Several policy shifts and insurer responses are creating both opportunities and new choices — and they make it more important than ever to review coverage, not assume plans remain the same.
Major trends affecting beneficiaries
– Prescription drug pricing and Part D design: Medicare’s growing leverage over drug prices and plan redesigns has led to wider use of negotiated prices, new cost-sharing limits for many enrollees, and ongoing updates to formularies. That can lower costs for some high-cost drugs, but coverage tiers and prior authorization rules still vary widely by plan.
– Medicare Advantage growth and rule changes: Medicare Advantage plans continue to add benefits such as enhanced vision, dental, hearing, and limited social-support services. Regulators are also tightening rules around prior authorization, network adequacy, and quality reporting, which affects how plans design benefits and manage care.
– Telehealth and preventive care expansion: Telehealth access has become a more permanent feature for many Medicare beneficiaries, with more plans covering virtual visits and telemonitoring.
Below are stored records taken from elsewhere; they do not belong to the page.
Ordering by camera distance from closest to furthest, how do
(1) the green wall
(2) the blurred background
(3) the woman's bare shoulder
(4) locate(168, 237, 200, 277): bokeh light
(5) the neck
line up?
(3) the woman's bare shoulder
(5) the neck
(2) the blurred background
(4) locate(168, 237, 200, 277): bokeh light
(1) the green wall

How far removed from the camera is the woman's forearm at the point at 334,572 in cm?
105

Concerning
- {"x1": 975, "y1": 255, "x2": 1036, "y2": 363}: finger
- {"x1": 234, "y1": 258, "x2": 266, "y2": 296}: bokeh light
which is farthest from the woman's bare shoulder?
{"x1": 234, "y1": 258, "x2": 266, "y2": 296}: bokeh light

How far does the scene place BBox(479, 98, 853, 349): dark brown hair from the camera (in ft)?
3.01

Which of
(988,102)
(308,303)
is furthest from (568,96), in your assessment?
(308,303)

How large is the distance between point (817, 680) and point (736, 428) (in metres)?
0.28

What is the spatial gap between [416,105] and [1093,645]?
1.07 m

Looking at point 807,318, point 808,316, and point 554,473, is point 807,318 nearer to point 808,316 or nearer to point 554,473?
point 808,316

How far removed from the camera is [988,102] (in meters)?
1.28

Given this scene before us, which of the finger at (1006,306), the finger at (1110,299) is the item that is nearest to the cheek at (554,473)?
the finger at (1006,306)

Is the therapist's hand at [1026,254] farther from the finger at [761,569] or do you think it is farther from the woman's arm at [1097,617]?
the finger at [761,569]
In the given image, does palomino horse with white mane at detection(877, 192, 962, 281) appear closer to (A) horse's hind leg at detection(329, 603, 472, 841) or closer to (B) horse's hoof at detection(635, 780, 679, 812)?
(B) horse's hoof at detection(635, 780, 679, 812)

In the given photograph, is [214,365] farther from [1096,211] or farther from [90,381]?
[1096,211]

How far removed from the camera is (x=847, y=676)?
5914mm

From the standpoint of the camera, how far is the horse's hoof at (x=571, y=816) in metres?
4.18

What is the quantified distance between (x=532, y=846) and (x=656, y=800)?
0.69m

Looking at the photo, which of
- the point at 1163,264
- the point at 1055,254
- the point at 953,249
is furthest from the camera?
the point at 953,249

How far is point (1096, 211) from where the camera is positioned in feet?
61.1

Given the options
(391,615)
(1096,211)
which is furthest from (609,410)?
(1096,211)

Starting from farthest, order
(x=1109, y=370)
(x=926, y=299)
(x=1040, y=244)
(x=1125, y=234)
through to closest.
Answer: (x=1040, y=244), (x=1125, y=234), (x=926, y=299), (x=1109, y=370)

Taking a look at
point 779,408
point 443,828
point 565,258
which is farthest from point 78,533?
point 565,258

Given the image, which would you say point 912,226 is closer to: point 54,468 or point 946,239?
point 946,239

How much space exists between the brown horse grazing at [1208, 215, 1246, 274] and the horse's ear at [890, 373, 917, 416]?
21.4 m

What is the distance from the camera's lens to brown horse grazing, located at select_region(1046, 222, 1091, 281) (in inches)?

Preventive services without cost-sharing remain a key benefit to watch when comparing plans.
– Medigap and supplemental coverage shifts: Some standardized Medigap options that once covered certain Part B cost-sharing elements are no longer available to new Medicare enrollees. Existing beneficiaries keep their coverage, but new enrollees must evaluate alternative combinations of Original Medicare + Medigap or Medicare Advantage.
– Prior authorization and patient protections: There’s increased focus on reducing unnecessary prior authorization delays and protecting patients from surprise bills or balance billing in many settings. Still, prior auth remains common in Medicare Advantage and can cause care delays if not managed proactively.
Why these changes matter to your wallet and care

Plan choices can dramatically affect out-of-pocket costs, access to specialists, and prescription affordability. A drug that’s low cost under one Part D formulary can be expensive under another; a favored specialist might be out-of-network in a popular Medicare Advantage plan. Even small changes to prior authorization rules can lead to unexpected time-sensitive hurdles for needed treatments.
Practical steps to protect yourself
– Review plan options every open enrollment period: Compare Medicare Advantage and Original Medicare + Medigap side-by-side.
Don’t assume your current plan is still the best fit.
– Check formularies and pharmacy networks: Confirm your prescriptions are covered, note any step therapy or prior authorization requirements, and verify preferred pharmacies.
– Verify provider networks and prior authorization rules: If you have ongoing specialty care, confirm the provider is in-network and ask your plan about likely prior authorization needs.
– Use available tools and counseling: The Medicare Plan Finder and state health insurance assistance programs (SHIPs) can help compare costs and benefits.
Consider a licensed broker if your situation is complex.
– Know your appeal rights: Keep records of denials and file appeals promptly.
Many denials can be overturned with supporting documentation from your provider.
– Watch benefit changes and communications: Plans must send notice of material changes; read plan annual notices carefully to avoid surprises.
Taking a proactive approach to plan selection, prescription management, and understanding prior authorization can save money and protect access to care. Regularly reviewing coverage and using available counseling resources ensures decisions match health needs and financial priorities as the Medicare landscape continues to evolve.